>> START

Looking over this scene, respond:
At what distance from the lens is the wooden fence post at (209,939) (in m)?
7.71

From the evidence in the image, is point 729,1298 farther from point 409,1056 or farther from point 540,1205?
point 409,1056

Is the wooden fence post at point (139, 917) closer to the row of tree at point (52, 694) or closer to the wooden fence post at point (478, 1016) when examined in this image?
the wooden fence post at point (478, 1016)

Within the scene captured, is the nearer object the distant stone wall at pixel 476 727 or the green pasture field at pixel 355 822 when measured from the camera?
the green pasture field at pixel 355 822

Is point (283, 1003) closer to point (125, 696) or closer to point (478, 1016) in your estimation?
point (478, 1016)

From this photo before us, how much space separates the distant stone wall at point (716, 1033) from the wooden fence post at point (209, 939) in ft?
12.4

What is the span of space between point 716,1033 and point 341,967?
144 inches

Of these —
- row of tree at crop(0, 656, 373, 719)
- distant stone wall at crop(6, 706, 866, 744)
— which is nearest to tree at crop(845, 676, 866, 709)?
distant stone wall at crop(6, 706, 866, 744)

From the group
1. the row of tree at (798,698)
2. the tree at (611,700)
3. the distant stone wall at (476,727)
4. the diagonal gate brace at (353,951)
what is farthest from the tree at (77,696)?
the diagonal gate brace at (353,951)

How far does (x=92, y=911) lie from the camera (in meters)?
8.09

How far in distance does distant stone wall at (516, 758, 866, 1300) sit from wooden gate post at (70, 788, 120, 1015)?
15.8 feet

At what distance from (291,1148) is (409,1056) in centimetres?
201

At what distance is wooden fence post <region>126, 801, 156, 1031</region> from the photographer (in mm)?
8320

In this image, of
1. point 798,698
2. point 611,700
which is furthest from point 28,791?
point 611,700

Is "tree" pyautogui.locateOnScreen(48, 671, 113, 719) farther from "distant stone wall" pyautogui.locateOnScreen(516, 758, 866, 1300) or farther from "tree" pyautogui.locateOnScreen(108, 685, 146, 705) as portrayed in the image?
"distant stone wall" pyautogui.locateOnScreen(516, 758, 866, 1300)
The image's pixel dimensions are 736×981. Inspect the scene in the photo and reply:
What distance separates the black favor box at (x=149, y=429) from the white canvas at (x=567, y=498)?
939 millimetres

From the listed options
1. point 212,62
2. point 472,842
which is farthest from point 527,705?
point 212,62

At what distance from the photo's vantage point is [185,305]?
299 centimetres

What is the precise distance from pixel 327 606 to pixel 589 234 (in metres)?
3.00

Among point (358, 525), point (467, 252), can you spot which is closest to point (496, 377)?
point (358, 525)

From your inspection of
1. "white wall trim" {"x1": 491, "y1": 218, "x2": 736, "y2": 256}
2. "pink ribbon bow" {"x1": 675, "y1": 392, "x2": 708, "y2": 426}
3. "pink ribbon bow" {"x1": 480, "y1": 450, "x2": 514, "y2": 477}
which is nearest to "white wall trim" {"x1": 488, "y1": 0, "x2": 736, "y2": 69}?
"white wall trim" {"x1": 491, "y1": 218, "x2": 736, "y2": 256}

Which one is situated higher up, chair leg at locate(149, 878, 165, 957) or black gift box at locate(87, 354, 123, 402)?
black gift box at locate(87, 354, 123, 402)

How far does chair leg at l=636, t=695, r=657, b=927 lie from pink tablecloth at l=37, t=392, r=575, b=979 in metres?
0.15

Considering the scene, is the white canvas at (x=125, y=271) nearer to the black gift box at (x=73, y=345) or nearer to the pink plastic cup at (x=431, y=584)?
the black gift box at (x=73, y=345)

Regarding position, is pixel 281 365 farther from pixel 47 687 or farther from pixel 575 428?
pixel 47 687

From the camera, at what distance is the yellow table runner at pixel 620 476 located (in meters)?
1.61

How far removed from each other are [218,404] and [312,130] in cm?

>> END

▶ [TASK INSTRUCTIONS]:
Reproduce all of the material above word for word.

▶ [PROBLEM SOLUTION]:
Looking over this scene, respond:
At what distance from the lens is the wooden fence post at (209,939) (in m)?
7.71

From the evidence in the image, is point 729,1298 farther from point 409,1056 or farther from point 540,1205?
point 409,1056

Is the wooden fence post at point (139, 917) closer to the row of tree at point (52, 694) or closer to the wooden fence post at point (478, 1016) when examined in this image?
the wooden fence post at point (478, 1016)

Within the scene captured, is the nearer object the distant stone wall at pixel 476 727 or the green pasture field at pixel 355 822 when measured from the camera?
the green pasture field at pixel 355 822

Is point (283, 1003) closer to point (125, 696) or closer to point (478, 1016) in your estimation?
point (478, 1016)

From this photo before us, how much space separates the distant stone wall at point (716, 1033) from the wooden fence post at point (209, 939) in ft?
12.4

What is the span of space between point 716,1033 and point 341,967?
144 inches

Of these —
- row of tree at crop(0, 656, 373, 719)
- distant stone wall at crop(6, 706, 866, 744)
— which is nearest to tree at crop(845, 676, 866, 709)?
distant stone wall at crop(6, 706, 866, 744)

From the group
1. the row of tree at (798,698)
2. the tree at (611,700)
3. the distant stone wall at (476,727)
4. the diagonal gate brace at (353,951)
what is farthest from the tree at (77,696)?
the diagonal gate brace at (353,951)

How far does (x=92, y=911) lie from the camera (in meters)?
8.09

How far in distance does distant stone wall at (516, 758, 866, 1300) sit from wooden gate post at (70, 788, 120, 1015)?
15.8 feet

At what distance from (291,1148) is (409,1056) in centimetres?
201

At what distance is wooden fence post <region>126, 801, 156, 1031</region> from the photographer (in mm)?
8320

In this image, of
1. point 798,698
2. point 611,700
which is furthest from point 28,791?
point 611,700

Is "tree" pyautogui.locateOnScreen(48, 671, 113, 719) farther from "distant stone wall" pyautogui.locateOnScreen(516, 758, 866, 1300) or farther from "tree" pyautogui.locateOnScreen(108, 685, 146, 705) as portrayed in the image?
"distant stone wall" pyautogui.locateOnScreen(516, 758, 866, 1300)
The image's pixel dimensions are 736×981. Inspect the scene in the photo and reply:
What distance separates the black favor box at (x=149, y=429) from the white canvas at (x=567, y=498)?
939 millimetres

From the listed options
1. point 212,62
2. point 472,842
which is farthest from point 527,705?
point 212,62

At what distance from the photo's vantage point is [185,305]?
299 centimetres

What is the precise distance from pixel 327 606 to pixel 589 234 (in metres)?
3.00

Among point (358, 525), point (467, 252), can you spot which is closest to point (496, 377)?
point (358, 525)

From your inspection of
1. "white wall trim" {"x1": 491, "y1": 218, "x2": 736, "y2": 256}
2. "pink ribbon bow" {"x1": 675, "y1": 392, "x2": 708, "y2": 426}
3. "pink ribbon bow" {"x1": 480, "y1": 450, "x2": 514, "y2": 477}
which is nearest to "white wall trim" {"x1": 488, "y1": 0, "x2": 736, "y2": 69}?
"white wall trim" {"x1": 491, "y1": 218, "x2": 736, "y2": 256}

Which one is situated higher up, chair leg at locate(149, 878, 165, 957) or black gift box at locate(87, 354, 123, 402)?
black gift box at locate(87, 354, 123, 402)

How far does chair leg at l=636, t=695, r=657, b=927 lie from pink tablecloth at l=37, t=392, r=575, b=979 in metres?
0.15

Considering the scene, is the white canvas at (x=125, y=271) nearer to the black gift box at (x=73, y=345) or nearer to the pink plastic cup at (x=431, y=584)?
the black gift box at (x=73, y=345)

Regarding position, is pixel 281 365 farther from pixel 47 687 or farther from pixel 575 428?
pixel 47 687

From the camera, at what distance is the yellow table runner at pixel 620 476 located (in meters)?
1.61

How far removed from each other are [218,404] and [312,130] in cm?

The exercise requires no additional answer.